(EXTRACT TO READ):
────────────────────

The present disclosure relates to methods and apparatuses measuring a property of a material. The apparatus may include a transducer comprising a first electrical conductor, a second electrical conductor, and a piezoelectric component configured to receive the two conductors. The piezoelectric component may include a cavity dimensioned to improve the strength of or reduce stress on an interconnection between piezoelectric component and at least one of the conductors. The method may include using one or more transducers measuring a property of a material. In some embodiments, the material may be an earth formation.

Description

    BACKGROUND OF THE DISCLOSURE
  • 1. Field of the Disclosure
  • This disclosure generally relates to exploration and production of hydrocarbons involving investigations of regions of an earth formation penetrated by a borehole. More specifically, the disclosure relates to reducing stress on and/or increasing strength of an interconnection between electrical conductors and a piezoelectric component in an acoustic transducer used for acoustic logging operations in the borehole.
  • 2. Description of the Related Art
  • The exploration for and production of hydrocarbons may involve a variety of techniques for characterizing earth formations. Acoustic logging tools for measuring properties of the sidewall material of both cased and uncased boreholes are well known. Essentially such tools measure the travel time of an acoustic pulse propagating through the sidewall material over a known distance. In some studies, the amplitude and frequency of the acoustic pulse, after passage through the earth, are of interest.
  • In its simplest form, an acoustic logger may include one or more transmitter transducers that periodically emit an acoustic signal into the formation around the borehole. One or more acoustic sensors, spaced apart by a known distance from the transmitter, may receive the signal after passage through the surrounding formation. The difference in time between signal transmission and signal reception divided into the distance between the transducers is the formation velocity. If the transducers do not contact the borehole sidewall, allowance must be made for time delays through the borehole fluid.

────────────────────

(WHAT TO WORK ON): Extend the patent text on acoustic transducers for borehole logging, starting right after its last sentence. The rows after the text were gathered from a separate source.

(Collected data entries)

────────────────────

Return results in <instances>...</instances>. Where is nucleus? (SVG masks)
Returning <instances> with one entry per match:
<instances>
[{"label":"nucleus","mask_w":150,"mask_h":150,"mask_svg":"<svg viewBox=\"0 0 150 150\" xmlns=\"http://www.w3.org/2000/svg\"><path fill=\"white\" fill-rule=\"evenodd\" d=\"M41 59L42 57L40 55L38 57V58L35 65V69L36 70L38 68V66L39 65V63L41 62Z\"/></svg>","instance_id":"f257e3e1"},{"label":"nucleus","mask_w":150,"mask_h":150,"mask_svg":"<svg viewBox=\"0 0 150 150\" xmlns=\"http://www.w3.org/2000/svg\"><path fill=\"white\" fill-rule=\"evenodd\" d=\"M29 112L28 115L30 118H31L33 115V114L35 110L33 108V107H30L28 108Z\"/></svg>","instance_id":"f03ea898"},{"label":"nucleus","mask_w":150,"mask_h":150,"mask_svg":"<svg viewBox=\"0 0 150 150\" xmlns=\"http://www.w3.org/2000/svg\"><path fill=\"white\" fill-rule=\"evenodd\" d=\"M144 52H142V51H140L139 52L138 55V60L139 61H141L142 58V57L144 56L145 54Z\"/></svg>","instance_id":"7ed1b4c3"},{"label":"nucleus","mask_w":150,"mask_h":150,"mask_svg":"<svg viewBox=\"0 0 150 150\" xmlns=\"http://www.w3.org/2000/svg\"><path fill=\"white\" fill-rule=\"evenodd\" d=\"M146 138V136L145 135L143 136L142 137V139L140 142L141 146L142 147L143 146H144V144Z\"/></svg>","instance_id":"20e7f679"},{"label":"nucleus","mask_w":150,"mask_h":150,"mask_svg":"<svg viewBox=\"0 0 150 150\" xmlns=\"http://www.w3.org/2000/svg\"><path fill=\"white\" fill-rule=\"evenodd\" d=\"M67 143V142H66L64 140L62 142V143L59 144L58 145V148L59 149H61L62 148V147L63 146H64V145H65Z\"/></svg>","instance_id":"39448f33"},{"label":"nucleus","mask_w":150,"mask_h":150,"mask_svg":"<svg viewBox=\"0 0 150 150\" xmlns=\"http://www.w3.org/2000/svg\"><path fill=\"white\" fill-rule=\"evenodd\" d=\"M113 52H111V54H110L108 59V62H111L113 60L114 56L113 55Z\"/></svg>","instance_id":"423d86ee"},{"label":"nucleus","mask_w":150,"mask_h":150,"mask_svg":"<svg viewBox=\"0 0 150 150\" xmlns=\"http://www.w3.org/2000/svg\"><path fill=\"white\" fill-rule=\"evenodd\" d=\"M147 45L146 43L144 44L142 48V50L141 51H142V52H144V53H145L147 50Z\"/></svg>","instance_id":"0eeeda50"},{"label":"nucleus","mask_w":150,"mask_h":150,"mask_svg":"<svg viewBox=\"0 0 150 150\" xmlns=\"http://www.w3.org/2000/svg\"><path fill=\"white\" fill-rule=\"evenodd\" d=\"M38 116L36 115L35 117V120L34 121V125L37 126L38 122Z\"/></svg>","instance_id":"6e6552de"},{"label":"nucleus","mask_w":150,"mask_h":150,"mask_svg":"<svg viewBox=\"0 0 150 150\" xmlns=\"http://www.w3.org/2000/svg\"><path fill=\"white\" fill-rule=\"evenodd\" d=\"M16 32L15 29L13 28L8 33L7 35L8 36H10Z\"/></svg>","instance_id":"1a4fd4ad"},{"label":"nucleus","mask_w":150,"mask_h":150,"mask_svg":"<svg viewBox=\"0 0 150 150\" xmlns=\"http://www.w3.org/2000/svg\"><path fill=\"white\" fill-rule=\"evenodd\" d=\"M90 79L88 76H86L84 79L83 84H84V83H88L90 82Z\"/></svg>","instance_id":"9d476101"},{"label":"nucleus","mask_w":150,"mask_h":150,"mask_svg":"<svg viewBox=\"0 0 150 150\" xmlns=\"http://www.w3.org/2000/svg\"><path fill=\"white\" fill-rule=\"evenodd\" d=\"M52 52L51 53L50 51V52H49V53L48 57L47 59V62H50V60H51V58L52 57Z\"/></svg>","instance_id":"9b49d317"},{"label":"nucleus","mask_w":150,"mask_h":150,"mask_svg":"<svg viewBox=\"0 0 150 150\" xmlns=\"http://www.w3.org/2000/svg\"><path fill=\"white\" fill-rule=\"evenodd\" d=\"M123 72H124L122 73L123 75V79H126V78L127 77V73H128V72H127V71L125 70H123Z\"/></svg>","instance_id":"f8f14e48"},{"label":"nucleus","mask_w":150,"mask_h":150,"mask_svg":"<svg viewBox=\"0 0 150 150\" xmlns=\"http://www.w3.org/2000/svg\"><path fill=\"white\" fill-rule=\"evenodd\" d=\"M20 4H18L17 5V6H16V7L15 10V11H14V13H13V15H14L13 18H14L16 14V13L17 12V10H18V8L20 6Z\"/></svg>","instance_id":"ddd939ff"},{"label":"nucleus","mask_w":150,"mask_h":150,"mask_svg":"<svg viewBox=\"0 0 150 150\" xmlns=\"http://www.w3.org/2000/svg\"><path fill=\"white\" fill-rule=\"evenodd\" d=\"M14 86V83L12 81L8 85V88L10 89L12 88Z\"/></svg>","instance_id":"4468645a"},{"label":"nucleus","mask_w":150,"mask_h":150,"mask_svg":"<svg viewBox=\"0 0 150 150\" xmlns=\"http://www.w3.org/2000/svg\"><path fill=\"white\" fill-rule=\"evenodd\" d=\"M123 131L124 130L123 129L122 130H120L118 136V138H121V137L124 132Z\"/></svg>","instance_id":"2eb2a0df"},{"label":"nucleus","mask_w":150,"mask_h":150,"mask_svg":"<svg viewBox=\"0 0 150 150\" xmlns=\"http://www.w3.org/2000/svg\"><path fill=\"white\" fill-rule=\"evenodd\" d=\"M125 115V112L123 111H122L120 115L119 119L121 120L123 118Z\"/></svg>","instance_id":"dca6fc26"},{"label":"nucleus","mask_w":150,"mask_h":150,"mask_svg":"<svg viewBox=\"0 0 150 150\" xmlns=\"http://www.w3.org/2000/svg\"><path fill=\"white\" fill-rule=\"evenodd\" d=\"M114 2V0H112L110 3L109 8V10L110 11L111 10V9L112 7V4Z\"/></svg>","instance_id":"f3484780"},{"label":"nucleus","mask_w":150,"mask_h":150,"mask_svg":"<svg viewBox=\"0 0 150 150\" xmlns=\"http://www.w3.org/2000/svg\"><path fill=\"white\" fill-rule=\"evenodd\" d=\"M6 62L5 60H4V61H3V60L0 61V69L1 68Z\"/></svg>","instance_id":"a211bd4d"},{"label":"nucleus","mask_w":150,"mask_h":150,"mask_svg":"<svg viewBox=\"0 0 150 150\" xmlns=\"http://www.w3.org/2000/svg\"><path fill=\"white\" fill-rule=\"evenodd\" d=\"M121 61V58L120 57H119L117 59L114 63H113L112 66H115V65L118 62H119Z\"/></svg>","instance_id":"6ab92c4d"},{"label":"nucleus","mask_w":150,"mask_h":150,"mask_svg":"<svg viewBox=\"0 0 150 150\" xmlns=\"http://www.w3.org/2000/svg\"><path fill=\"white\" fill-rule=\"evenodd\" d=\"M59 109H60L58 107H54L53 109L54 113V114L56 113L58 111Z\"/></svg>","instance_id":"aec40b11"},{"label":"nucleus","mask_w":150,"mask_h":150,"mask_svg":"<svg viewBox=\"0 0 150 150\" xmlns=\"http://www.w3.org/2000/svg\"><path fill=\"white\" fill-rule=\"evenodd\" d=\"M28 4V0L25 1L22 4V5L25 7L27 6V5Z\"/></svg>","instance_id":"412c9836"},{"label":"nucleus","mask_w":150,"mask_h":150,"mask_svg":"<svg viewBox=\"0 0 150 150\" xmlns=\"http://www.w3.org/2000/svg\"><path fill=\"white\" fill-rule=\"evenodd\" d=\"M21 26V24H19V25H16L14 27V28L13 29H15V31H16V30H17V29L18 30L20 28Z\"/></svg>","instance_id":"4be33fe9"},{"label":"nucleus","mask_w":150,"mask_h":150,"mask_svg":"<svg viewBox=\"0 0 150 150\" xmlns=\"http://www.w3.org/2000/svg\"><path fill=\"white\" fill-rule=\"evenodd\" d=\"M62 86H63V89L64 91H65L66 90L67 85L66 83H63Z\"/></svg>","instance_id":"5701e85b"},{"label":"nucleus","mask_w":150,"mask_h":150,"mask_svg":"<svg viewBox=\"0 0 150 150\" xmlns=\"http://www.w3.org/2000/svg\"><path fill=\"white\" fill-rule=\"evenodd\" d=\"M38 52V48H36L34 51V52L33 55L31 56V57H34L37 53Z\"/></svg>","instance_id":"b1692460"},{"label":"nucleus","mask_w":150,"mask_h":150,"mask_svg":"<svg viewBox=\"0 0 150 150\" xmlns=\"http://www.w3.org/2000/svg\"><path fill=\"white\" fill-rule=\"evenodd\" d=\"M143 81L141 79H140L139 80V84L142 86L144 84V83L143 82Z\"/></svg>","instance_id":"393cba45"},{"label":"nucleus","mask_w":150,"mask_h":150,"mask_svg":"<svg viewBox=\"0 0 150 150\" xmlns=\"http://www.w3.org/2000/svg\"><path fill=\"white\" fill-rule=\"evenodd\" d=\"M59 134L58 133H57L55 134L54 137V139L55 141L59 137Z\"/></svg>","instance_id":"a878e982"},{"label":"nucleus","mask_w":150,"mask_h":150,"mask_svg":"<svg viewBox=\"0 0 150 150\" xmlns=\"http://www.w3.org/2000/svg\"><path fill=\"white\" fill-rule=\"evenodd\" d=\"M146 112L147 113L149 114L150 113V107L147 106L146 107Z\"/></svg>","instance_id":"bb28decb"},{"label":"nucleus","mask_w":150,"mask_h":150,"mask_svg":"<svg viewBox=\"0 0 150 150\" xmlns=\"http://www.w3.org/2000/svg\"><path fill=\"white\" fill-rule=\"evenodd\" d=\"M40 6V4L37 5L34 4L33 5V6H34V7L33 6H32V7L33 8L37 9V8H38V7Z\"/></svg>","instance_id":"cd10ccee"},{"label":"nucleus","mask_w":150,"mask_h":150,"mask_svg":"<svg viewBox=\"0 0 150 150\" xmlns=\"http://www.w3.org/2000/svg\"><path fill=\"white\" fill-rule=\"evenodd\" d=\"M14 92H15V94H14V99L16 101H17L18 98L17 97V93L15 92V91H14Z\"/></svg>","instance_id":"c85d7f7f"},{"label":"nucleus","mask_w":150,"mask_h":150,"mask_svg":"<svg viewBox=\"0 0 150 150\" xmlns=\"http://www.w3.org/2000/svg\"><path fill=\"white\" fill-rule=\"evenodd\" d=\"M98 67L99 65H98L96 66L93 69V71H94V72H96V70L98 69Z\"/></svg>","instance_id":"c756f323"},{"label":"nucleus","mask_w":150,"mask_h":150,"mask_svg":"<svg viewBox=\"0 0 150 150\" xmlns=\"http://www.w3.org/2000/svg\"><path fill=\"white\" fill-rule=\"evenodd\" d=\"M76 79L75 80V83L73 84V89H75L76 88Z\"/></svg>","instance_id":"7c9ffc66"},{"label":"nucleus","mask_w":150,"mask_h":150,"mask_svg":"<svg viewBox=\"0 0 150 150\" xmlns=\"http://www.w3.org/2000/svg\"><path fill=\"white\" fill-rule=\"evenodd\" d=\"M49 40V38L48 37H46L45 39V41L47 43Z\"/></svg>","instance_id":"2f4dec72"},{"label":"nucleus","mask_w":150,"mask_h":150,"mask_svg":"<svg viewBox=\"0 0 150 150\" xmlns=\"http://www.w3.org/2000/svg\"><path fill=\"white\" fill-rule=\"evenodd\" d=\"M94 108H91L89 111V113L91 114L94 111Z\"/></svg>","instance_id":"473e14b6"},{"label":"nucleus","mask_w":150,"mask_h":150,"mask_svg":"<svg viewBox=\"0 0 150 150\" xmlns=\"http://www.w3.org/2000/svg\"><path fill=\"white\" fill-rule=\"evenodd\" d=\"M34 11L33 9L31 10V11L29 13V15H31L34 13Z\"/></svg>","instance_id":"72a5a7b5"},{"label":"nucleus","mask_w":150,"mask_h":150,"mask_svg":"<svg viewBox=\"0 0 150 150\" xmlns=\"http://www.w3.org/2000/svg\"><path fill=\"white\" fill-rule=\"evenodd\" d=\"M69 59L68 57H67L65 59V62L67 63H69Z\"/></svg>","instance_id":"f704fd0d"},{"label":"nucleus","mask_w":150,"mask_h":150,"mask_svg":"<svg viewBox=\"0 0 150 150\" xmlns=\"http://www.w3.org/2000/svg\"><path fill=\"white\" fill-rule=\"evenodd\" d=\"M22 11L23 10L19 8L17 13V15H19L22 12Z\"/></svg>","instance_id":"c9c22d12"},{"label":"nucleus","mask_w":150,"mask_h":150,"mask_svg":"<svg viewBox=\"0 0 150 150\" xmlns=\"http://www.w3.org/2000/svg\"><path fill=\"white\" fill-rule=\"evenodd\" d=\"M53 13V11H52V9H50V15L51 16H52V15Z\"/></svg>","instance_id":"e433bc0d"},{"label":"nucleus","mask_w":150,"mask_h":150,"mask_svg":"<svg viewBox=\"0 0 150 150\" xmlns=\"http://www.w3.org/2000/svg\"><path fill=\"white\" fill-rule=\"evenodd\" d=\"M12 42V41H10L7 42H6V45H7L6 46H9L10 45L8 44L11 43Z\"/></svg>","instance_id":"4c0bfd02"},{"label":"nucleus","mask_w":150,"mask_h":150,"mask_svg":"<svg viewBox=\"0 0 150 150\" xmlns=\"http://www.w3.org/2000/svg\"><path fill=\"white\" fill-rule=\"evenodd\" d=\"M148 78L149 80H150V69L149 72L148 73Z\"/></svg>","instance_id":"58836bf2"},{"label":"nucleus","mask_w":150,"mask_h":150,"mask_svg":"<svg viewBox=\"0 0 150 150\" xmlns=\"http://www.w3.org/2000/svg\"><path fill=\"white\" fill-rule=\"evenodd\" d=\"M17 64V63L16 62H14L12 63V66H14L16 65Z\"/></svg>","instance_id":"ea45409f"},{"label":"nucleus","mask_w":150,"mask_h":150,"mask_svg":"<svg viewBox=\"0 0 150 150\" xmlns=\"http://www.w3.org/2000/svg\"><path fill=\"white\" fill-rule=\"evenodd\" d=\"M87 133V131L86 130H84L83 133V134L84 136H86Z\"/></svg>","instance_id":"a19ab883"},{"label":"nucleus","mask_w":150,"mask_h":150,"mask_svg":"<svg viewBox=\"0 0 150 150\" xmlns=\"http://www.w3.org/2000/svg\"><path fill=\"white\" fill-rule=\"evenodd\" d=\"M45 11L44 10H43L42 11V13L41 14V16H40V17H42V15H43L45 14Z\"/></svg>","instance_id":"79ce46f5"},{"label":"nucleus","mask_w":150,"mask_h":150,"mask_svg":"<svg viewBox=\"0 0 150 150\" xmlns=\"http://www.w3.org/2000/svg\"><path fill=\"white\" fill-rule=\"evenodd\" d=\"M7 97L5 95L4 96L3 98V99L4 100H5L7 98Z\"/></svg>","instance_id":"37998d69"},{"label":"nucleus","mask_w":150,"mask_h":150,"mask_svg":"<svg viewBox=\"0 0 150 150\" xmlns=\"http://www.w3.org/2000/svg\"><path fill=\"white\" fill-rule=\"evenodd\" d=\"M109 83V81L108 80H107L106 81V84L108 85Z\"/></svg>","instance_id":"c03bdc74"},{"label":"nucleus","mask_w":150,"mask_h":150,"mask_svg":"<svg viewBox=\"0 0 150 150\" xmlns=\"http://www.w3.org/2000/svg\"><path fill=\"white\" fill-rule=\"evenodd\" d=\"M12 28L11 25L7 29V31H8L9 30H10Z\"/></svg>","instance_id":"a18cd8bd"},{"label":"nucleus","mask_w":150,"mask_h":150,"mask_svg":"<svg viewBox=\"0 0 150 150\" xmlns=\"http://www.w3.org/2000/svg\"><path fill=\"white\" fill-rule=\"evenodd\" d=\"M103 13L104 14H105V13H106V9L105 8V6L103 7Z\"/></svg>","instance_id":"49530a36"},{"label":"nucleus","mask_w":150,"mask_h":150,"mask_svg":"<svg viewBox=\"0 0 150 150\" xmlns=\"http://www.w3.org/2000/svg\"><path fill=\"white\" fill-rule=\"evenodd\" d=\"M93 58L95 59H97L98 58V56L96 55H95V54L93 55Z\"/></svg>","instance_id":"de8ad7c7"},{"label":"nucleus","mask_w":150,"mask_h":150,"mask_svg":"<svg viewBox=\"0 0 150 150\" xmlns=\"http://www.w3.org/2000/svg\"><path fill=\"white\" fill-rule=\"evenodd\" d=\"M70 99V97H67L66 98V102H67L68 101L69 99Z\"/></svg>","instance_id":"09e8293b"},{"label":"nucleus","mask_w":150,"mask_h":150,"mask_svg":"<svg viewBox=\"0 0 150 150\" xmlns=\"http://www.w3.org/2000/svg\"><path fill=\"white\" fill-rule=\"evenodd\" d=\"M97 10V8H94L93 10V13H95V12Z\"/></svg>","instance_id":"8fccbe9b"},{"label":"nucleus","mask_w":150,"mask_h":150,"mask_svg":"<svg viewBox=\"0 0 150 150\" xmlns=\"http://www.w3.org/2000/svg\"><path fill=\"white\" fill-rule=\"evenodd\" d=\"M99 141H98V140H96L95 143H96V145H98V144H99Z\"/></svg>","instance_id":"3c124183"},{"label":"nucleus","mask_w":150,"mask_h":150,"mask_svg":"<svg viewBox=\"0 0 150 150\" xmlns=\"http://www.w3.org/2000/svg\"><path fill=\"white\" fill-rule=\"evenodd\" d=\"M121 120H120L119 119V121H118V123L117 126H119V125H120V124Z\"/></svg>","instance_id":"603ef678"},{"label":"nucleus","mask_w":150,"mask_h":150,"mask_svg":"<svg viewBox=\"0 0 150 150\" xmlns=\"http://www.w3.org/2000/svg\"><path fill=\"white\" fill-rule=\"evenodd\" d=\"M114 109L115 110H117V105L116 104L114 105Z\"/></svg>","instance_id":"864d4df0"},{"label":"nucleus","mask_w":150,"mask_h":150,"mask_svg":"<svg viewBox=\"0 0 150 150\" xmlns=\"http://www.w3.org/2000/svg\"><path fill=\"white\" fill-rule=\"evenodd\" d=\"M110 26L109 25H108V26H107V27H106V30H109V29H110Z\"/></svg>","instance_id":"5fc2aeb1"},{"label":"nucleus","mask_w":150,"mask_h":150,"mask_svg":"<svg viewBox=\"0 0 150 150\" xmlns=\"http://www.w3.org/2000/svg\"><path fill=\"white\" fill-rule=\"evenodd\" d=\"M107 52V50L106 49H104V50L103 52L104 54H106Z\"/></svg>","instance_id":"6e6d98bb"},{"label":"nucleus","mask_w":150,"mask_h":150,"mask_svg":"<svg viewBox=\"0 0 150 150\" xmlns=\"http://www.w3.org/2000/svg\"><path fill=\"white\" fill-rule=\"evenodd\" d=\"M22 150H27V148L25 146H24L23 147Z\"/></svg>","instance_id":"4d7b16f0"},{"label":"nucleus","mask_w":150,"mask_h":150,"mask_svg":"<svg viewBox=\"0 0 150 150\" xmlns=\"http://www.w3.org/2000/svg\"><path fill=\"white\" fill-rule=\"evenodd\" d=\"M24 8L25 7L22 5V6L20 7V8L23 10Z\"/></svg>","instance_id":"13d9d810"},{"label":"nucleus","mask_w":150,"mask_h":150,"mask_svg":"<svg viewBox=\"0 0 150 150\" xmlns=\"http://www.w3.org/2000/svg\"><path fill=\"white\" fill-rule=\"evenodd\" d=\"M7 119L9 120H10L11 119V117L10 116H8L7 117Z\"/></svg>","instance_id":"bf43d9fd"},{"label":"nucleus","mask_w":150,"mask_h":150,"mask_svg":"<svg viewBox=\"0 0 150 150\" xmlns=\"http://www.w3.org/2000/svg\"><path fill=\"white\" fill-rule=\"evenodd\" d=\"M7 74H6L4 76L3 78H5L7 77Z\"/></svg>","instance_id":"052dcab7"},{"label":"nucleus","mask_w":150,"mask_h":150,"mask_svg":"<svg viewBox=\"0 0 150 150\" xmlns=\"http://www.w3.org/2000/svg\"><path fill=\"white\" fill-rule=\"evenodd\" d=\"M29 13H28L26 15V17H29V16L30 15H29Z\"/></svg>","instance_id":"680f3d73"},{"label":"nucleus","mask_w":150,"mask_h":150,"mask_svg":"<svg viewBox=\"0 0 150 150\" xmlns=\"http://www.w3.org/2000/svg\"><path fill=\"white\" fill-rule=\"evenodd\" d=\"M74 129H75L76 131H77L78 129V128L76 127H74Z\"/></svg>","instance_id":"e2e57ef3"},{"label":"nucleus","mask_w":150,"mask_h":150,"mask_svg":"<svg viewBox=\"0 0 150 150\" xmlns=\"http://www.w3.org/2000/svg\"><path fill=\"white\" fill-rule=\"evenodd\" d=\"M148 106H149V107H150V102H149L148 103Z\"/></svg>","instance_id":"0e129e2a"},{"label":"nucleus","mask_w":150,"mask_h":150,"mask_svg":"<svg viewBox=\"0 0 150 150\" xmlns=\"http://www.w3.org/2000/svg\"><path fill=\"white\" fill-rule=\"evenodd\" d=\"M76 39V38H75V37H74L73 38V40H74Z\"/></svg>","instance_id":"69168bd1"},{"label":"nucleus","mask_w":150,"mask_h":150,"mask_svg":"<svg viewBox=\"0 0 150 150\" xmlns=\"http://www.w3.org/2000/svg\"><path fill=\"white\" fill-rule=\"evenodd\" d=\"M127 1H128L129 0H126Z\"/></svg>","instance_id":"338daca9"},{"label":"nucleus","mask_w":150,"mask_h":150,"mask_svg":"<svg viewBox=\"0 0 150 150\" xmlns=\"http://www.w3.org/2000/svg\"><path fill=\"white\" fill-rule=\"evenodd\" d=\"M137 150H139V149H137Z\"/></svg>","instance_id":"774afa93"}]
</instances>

────────────────────

(OUTPUT FOR THIS EXERCISE):
  • Materials with piezoelectric properties are commonly used in acoustic transducers, which may act as transmitters and/or acoustic sensors. In a downhole environment, stresses (thermal, mechanical, etc.) may compromise the physical connection between the piezoelectric material and electrical wires. Commonly, acoustic transducers include wires that are soldered or bonded directly to the flat electrode surfaces of the piezoelectric material during the electrical assembly processes. This type of bonding method provides limited bonding surfaces and without any good strain relief to the wires, thus the interconnections of wires and the piezoelectric material are weak and not reliable especially during the extreme vibration and shock conditions of tool transportation or downhole logging processes. The present disclosure addresses this reliability problem.
  • SUMMARY OF THE DISCLOSURE
  • In view of the foregoing, the present disclosure is directed to a method and apparatus for estimating at least one parameter of interest of an earth formation using one an acoustic tool configured to reduce at least one high-order mode of an acoustic pulse from a monopole acoustic source in a borehole.
  • One embodiment of the according to the present disclosure includes a method of measuring a property of a material, comprising: measuring the property of the material using a transducer, the transducer comprising: a first electrical conductor, a second electrical conductor, and a piezoelectric component configured to receive the first electrical conductor in a first cavity and the second electrical conductor in a second cavity.
  • Another embodiment according to the present disclosure includes an apparatus for measuring a property of a material, comprising: a first electrical conductor; a second electrical conductor; and a piezoelectric component configured to receive the first electrical conductor in a first cavity and the second electrical conductor in a second cavity.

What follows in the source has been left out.